P7. Cross-border insolvency:

(a) Are there any other particular issues or special problems in the field of cross-border insolvency, not included in the answers supplied above, which have presented themselves before the courts of the legal system of this economy?

There is a need for Hong Kong, China and the PRC to resolve cross-border insolvency matters that involve the two jurisdictions. In addition, further thought needs to be given to one of the issues raised in CTIETCC, namely, when it is appropriate for a Hong Kong, China court to wind up a PRC company, especially when the PRC company is not in the process of being wound up in the PRC.
P8. UNCITRAL Model Law on Cross-Border Insolvency

(a) Is the government of this economy aware of the UNCITRAL model law on cross-border insolvency, approved by the United Nations in June 1997?

In the Consultation Paper on the Winding Up Provisions of the Companies Ordinance, the Sub-Committee on Insolvency briefly discusses the UNCITRAL Model Law and refers to the draft from May 1997 (paras 21.32-.33 at p 168).
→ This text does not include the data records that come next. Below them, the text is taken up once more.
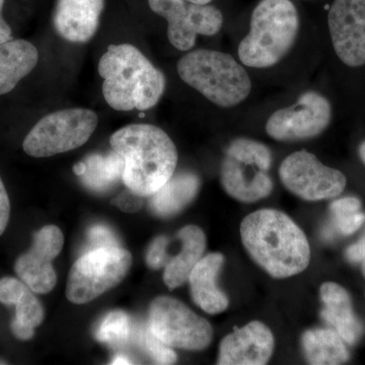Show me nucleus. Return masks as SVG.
<instances>
[{
  "mask_svg": "<svg viewBox=\"0 0 365 365\" xmlns=\"http://www.w3.org/2000/svg\"><path fill=\"white\" fill-rule=\"evenodd\" d=\"M232 36V53L255 81L287 88L309 83L316 36L299 2L258 0Z\"/></svg>",
  "mask_w": 365,
  "mask_h": 365,
  "instance_id": "obj_1",
  "label": "nucleus"
},
{
  "mask_svg": "<svg viewBox=\"0 0 365 365\" xmlns=\"http://www.w3.org/2000/svg\"><path fill=\"white\" fill-rule=\"evenodd\" d=\"M241 237L251 258L277 279L304 272L311 260L304 232L289 216L275 209H261L247 216Z\"/></svg>",
  "mask_w": 365,
  "mask_h": 365,
  "instance_id": "obj_2",
  "label": "nucleus"
},
{
  "mask_svg": "<svg viewBox=\"0 0 365 365\" xmlns=\"http://www.w3.org/2000/svg\"><path fill=\"white\" fill-rule=\"evenodd\" d=\"M180 79L227 116L241 112L253 96L255 79L232 52L192 49L177 62Z\"/></svg>",
  "mask_w": 365,
  "mask_h": 365,
  "instance_id": "obj_3",
  "label": "nucleus"
},
{
  "mask_svg": "<svg viewBox=\"0 0 365 365\" xmlns=\"http://www.w3.org/2000/svg\"><path fill=\"white\" fill-rule=\"evenodd\" d=\"M110 144L125 162L122 181L137 195H153L176 172V145L167 132L155 125L125 126L112 134Z\"/></svg>",
  "mask_w": 365,
  "mask_h": 365,
  "instance_id": "obj_4",
  "label": "nucleus"
},
{
  "mask_svg": "<svg viewBox=\"0 0 365 365\" xmlns=\"http://www.w3.org/2000/svg\"><path fill=\"white\" fill-rule=\"evenodd\" d=\"M98 69L106 102L116 111H146L165 93V74L133 45H110Z\"/></svg>",
  "mask_w": 365,
  "mask_h": 365,
  "instance_id": "obj_5",
  "label": "nucleus"
},
{
  "mask_svg": "<svg viewBox=\"0 0 365 365\" xmlns=\"http://www.w3.org/2000/svg\"><path fill=\"white\" fill-rule=\"evenodd\" d=\"M245 117L261 121L264 133L276 143H304L330 127L334 107L324 91L306 83L287 88V93L250 110Z\"/></svg>",
  "mask_w": 365,
  "mask_h": 365,
  "instance_id": "obj_6",
  "label": "nucleus"
},
{
  "mask_svg": "<svg viewBox=\"0 0 365 365\" xmlns=\"http://www.w3.org/2000/svg\"><path fill=\"white\" fill-rule=\"evenodd\" d=\"M131 265V254L120 246L88 250L72 265L67 280V299L72 304H88L117 287Z\"/></svg>",
  "mask_w": 365,
  "mask_h": 365,
  "instance_id": "obj_7",
  "label": "nucleus"
},
{
  "mask_svg": "<svg viewBox=\"0 0 365 365\" xmlns=\"http://www.w3.org/2000/svg\"><path fill=\"white\" fill-rule=\"evenodd\" d=\"M98 116L88 109H66L40 120L24 139L23 148L33 158H49L81 148L97 129Z\"/></svg>",
  "mask_w": 365,
  "mask_h": 365,
  "instance_id": "obj_8",
  "label": "nucleus"
},
{
  "mask_svg": "<svg viewBox=\"0 0 365 365\" xmlns=\"http://www.w3.org/2000/svg\"><path fill=\"white\" fill-rule=\"evenodd\" d=\"M151 11L167 21L170 44L181 52H188L197 39L215 37L227 26V16L215 4H191L186 0H148Z\"/></svg>",
  "mask_w": 365,
  "mask_h": 365,
  "instance_id": "obj_9",
  "label": "nucleus"
},
{
  "mask_svg": "<svg viewBox=\"0 0 365 365\" xmlns=\"http://www.w3.org/2000/svg\"><path fill=\"white\" fill-rule=\"evenodd\" d=\"M148 327L165 344L190 351L205 349L213 338L208 321L174 297H158L153 300Z\"/></svg>",
  "mask_w": 365,
  "mask_h": 365,
  "instance_id": "obj_10",
  "label": "nucleus"
},
{
  "mask_svg": "<svg viewBox=\"0 0 365 365\" xmlns=\"http://www.w3.org/2000/svg\"><path fill=\"white\" fill-rule=\"evenodd\" d=\"M278 175L288 191L307 201L336 198L347 184L341 170L328 167L306 150L288 155L281 162Z\"/></svg>",
  "mask_w": 365,
  "mask_h": 365,
  "instance_id": "obj_11",
  "label": "nucleus"
},
{
  "mask_svg": "<svg viewBox=\"0 0 365 365\" xmlns=\"http://www.w3.org/2000/svg\"><path fill=\"white\" fill-rule=\"evenodd\" d=\"M326 29L334 57L343 66L365 67V0H333Z\"/></svg>",
  "mask_w": 365,
  "mask_h": 365,
  "instance_id": "obj_12",
  "label": "nucleus"
},
{
  "mask_svg": "<svg viewBox=\"0 0 365 365\" xmlns=\"http://www.w3.org/2000/svg\"><path fill=\"white\" fill-rule=\"evenodd\" d=\"M63 244L61 230L55 225H46L34 234L31 249L16 259V275L35 294H49L56 285V271L52 262L62 251Z\"/></svg>",
  "mask_w": 365,
  "mask_h": 365,
  "instance_id": "obj_13",
  "label": "nucleus"
},
{
  "mask_svg": "<svg viewBox=\"0 0 365 365\" xmlns=\"http://www.w3.org/2000/svg\"><path fill=\"white\" fill-rule=\"evenodd\" d=\"M274 344V336L270 329L261 322H251L223 338L217 364H266L272 356Z\"/></svg>",
  "mask_w": 365,
  "mask_h": 365,
  "instance_id": "obj_14",
  "label": "nucleus"
},
{
  "mask_svg": "<svg viewBox=\"0 0 365 365\" xmlns=\"http://www.w3.org/2000/svg\"><path fill=\"white\" fill-rule=\"evenodd\" d=\"M220 182L235 200L254 203L272 193L273 180L267 170L225 155L220 167Z\"/></svg>",
  "mask_w": 365,
  "mask_h": 365,
  "instance_id": "obj_15",
  "label": "nucleus"
},
{
  "mask_svg": "<svg viewBox=\"0 0 365 365\" xmlns=\"http://www.w3.org/2000/svg\"><path fill=\"white\" fill-rule=\"evenodd\" d=\"M105 0H58L53 16L55 31L66 41L86 43L97 33Z\"/></svg>",
  "mask_w": 365,
  "mask_h": 365,
  "instance_id": "obj_16",
  "label": "nucleus"
},
{
  "mask_svg": "<svg viewBox=\"0 0 365 365\" xmlns=\"http://www.w3.org/2000/svg\"><path fill=\"white\" fill-rule=\"evenodd\" d=\"M35 292L23 281L14 277L0 279V302L16 307V316L11 323V330L19 340H30L35 329L42 324L45 312Z\"/></svg>",
  "mask_w": 365,
  "mask_h": 365,
  "instance_id": "obj_17",
  "label": "nucleus"
},
{
  "mask_svg": "<svg viewBox=\"0 0 365 365\" xmlns=\"http://www.w3.org/2000/svg\"><path fill=\"white\" fill-rule=\"evenodd\" d=\"M324 307L321 317L344 342L354 345L364 334V325L353 312L352 300L347 290L337 283H324L319 289Z\"/></svg>",
  "mask_w": 365,
  "mask_h": 365,
  "instance_id": "obj_18",
  "label": "nucleus"
},
{
  "mask_svg": "<svg viewBox=\"0 0 365 365\" xmlns=\"http://www.w3.org/2000/svg\"><path fill=\"white\" fill-rule=\"evenodd\" d=\"M225 257L222 254H208L203 256L190 274L188 281L192 299L205 313H222L230 304L227 294L216 284Z\"/></svg>",
  "mask_w": 365,
  "mask_h": 365,
  "instance_id": "obj_19",
  "label": "nucleus"
},
{
  "mask_svg": "<svg viewBox=\"0 0 365 365\" xmlns=\"http://www.w3.org/2000/svg\"><path fill=\"white\" fill-rule=\"evenodd\" d=\"M38 61L39 52L29 41L11 39L0 44V96L11 93Z\"/></svg>",
  "mask_w": 365,
  "mask_h": 365,
  "instance_id": "obj_20",
  "label": "nucleus"
},
{
  "mask_svg": "<svg viewBox=\"0 0 365 365\" xmlns=\"http://www.w3.org/2000/svg\"><path fill=\"white\" fill-rule=\"evenodd\" d=\"M182 242L181 252L170 259L165 266L163 281L170 289L182 287L188 281L190 274L203 258L206 249V237L203 230L196 225H187L178 232Z\"/></svg>",
  "mask_w": 365,
  "mask_h": 365,
  "instance_id": "obj_21",
  "label": "nucleus"
},
{
  "mask_svg": "<svg viewBox=\"0 0 365 365\" xmlns=\"http://www.w3.org/2000/svg\"><path fill=\"white\" fill-rule=\"evenodd\" d=\"M200 186V178L195 173L175 172L162 188L150 196L151 210L162 217L177 215L194 200Z\"/></svg>",
  "mask_w": 365,
  "mask_h": 365,
  "instance_id": "obj_22",
  "label": "nucleus"
},
{
  "mask_svg": "<svg viewBox=\"0 0 365 365\" xmlns=\"http://www.w3.org/2000/svg\"><path fill=\"white\" fill-rule=\"evenodd\" d=\"M302 349L309 364L337 365L346 364L349 353L344 341L330 329H313L302 337Z\"/></svg>",
  "mask_w": 365,
  "mask_h": 365,
  "instance_id": "obj_23",
  "label": "nucleus"
},
{
  "mask_svg": "<svg viewBox=\"0 0 365 365\" xmlns=\"http://www.w3.org/2000/svg\"><path fill=\"white\" fill-rule=\"evenodd\" d=\"M85 172L81 181L86 188L96 192H105L113 188L123 178V158L114 150L107 155L93 153L83 160Z\"/></svg>",
  "mask_w": 365,
  "mask_h": 365,
  "instance_id": "obj_24",
  "label": "nucleus"
},
{
  "mask_svg": "<svg viewBox=\"0 0 365 365\" xmlns=\"http://www.w3.org/2000/svg\"><path fill=\"white\" fill-rule=\"evenodd\" d=\"M225 155L242 160L255 163L262 170H270L272 165V153L265 143L251 137L240 136L232 139L225 150Z\"/></svg>",
  "mask_w": 365,
  "mask_h": 365,
  "instance_id": "obj_25",
  "label": "nucleus"
},
{
  "mask_svg": "<svg viewBox=\"0 0 365 365\" xmlns=\"http://www.w3.org/2000/svg\"><path fill=\"white\" fill-rule=\"evenodd\" d=\"M334 227L343 235L354 234L365 222L361 201L356 197H344L331 204Z\"/></svg>",
  "mask_w": 365,
  "mask_h": 365,
  "instance_id": "obj_26",
  "label": "nucleus"
},
{
  "mask_svg": "<svg viewBox=\"0 0 365 365\" xmlns=\"http://www.w3.org/2000/svg\"><path fill=\"white\" fill-rule=\"evenodd\" d=\"M131 322L128 314L122 311H114L108 314L98 326L96 338L100 342L121 347L126 344L132 336Z\"/></svg>",
  "mask_w": 365,
  "mask_h": 365,
  "instance_id": "obj_27",
  "label": "nucleus"
},
{
  "mask_svg": "<svg viewBox=\"0 0 365 365\" xmlns=\"http://www.w3.org/2000/svg\"><path fill=\"white\" fill-rule=\"evenodd\" d=\"M139 345L157 364H174L177 354L172 347L165 344L151 332L150 327L140 328L138 333Z\"/></svg>",
  "mask_w": 365,
  "mask_h": 365,
  "instance_id": "obj_28",
  "label": "nucleus"
},
{
  "mask_svg": "<svg viewBox=\"0 0 365 365\" xmlns=\"http://www.w3.org/2000/svg\"><path fill=\"white\" fill-rule=\"evenodd\" d=\"M169 246V239L167 237H158L151 242L150 248L146 252V264L151 269H160L167 265L170 261L167 254V248Z\"/></svg>",
  "mask_w": 365,
  "mask_h": 365,
  "instance_id": "obj_29",
  "label": "nucleus"
},
{
  "mask_svg": "<svg viewBox=\"0 0 365 365\" xmlns=\"http://www.w3.org/2000/svg\"><path fill=\"white\" fill-rule=\"evenodd\" d=\"M88 247L90 250L106 248V247H119V242L110 228L105 225H93L88 230Z\"/></svg>",
  "mask_w": 365,
  "mask_h": 365,
  "instance_id": "obj_30",
  "label": "nucleus"
},
{
  "mask_svg": "<svg viewBox=\"0 0 365 365\" xmlns=\"http://www.w3.org/2000/svg\"><path fill=\"white\" fill-rule=\"evenodd\" d=\"M11 215V202L4 182L0 178V235L6 232Z\"/></svg>",
  "mask_w": 365,
  "mask_h": 365,
  "instance_id": "obj_31",
  "label": "nucleus"
},
{
  "mask_svg": "<svg viewBox=\"0 0 365 365\" xmlns=\"http://www.w3.org/2000/svg\"><path fill=\"white\" fill-rule=\"evenodd\" d=\"M127 193L121 194L118 197L115 204H117L118 207L126 211V212H134V211L140 208L141 203H143V200H141L143 196L137 195L129 189Z\"/></svg>",
  "mask_w": 365,
  "mask_h": 365,
  "instance_id": "obj_32",
  "label": "nucleus"
},
{
  "mask_svg": "<svg viewBox=\"0 0 365 365\" xmlns=\"http://www.w3.org/2000/svg\"><path fill=\"white\" fill-rule=\"evenodd\" d=\"M346 258L351 263H359L365 260V232L359 242L348 247L346 250Z\"/></svg>",
  "mask_w": 365,
  "mask_h": 365,
  "instance_id": "obj_33",
  "label": "nucleus"
},
{
  "mask_svg": "<svg viewBox=\"0 0 365 365\" xmlns=\"http://www.w3.org/2000/svg\"><path fill=\"white\" fill-rule=\"evenodd\" d=\"M6 0H0V44L11 40V29L2 16V9Z\"/></svg>",
  "mask_w": 365,
  "mask_h": 365,
  "instance_id": "obj_34",
  "label": "nucleus"
},
{
  "mask_svg": "<svg viewBox=\"0 0 365 365\" xmlns=\"http://www.w3.org/2000/svg\"><path fill=\"white\" fill-rule=\"evenodd\" d=\"M112 364H132L133 362L131 361L130 359H127V357L123 356V355H118V356L115 357L114 359L112 360Z\"/></svg>",
  "mask_w": 365,
  "mask_h": 365,
  "instance_id": "obj_35",
  "label": "nucleus"
},
{
  "mask_svg": "<svg viewBox=\"0 0 365 365\" xmlns=\"http://www.w3.org/2000/svg\"><path fill=\"white\" fill-rule=\"evenodd\" d=\"M359 155L360 160H361V162L364 163V165H365V140L362 141V143L359 144Z\"/></svg>",
  "mask_w": 365,
  "mask_h": 365,
  "instance_id": "obj_36",
  "label": "nucleus"
},
{
  "mask_svg": "<svg viewBox=\"0 0 365 365\" xmlns=\"http://www.w3.org/2000/svg\"><path fill=\"white\" fill-rule=\"evenodd\" d=\"M186 1L191 2V4H201V6H206V4H215V0H186Z\"/></svg>",
  "mask_w": 365,
  "mask_h": 365,
  "instance_id": "obj_37",
  "label": "nucleus"
},
{
  "mask_svg": "<svg viewBox=\"0 0 365 365\" xmlns=\"http://www.w3.org/2000/svg\"><path fill=\"white\" fill-rule=\"evenodd\" d=\"M362 263V272H364V275L365 277V260L361 262Z\"/></svg>",
  "mask_w": 365,
  "mask_h": 365,
  "instance_id": "obj_38",
  "label": "nucleus"
},
{
  "mask_svg": "<svg viewBox=\"0 0 365 365\" xmlns=\"http://www.w3.org/2000/svg\"><path fill=\"white\" fill-rule=\"evenodd\" d=\"M294 1H297V2L307 1V2H309V1H313V0H294Z\"/></svg>",
  "mask_w": 365,
  "mask_h": 365,
  "instance_id": "obj_39",
  "label": "nucleus"
},
{
  "mask_svg": "<svg viewBox=\"0 0 365 365\" xmlns=\"http://www.w3.org/2000/svg\"><path fill=\"white\" fill-rule=\"evenodd\" d=\"M0 364H6V362L2 361V360H0Z\"/></svg>",
  "mask_w": 365,
  "mask_h": 365,
  "instance_id": "obj_40",
  "label": "nucleus"
}]
</instances>
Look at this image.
It is unclear from the Consultation Paper whether the Sub-Committee was aware that the draft was approved in June 1997.
 

(b) If so, are you aware of whether the government has any proposals to enact the terms of the model law?

The Sub-Committee notes that the model law was being actively considered by both the United States and Australia but noted that 'it would be premature for Hong Kong, China to adopt what is still only a draft, as legislation.' Id, para 21.33 at 168. However, the Sub-Committee did recommend that in redrafting the provisions on cross-border insolvency in the Companies Ordinance the 'law Draftsman might consider the extensive definitions that have been developed in the draft guide.' (Id, para 21.34 at 168).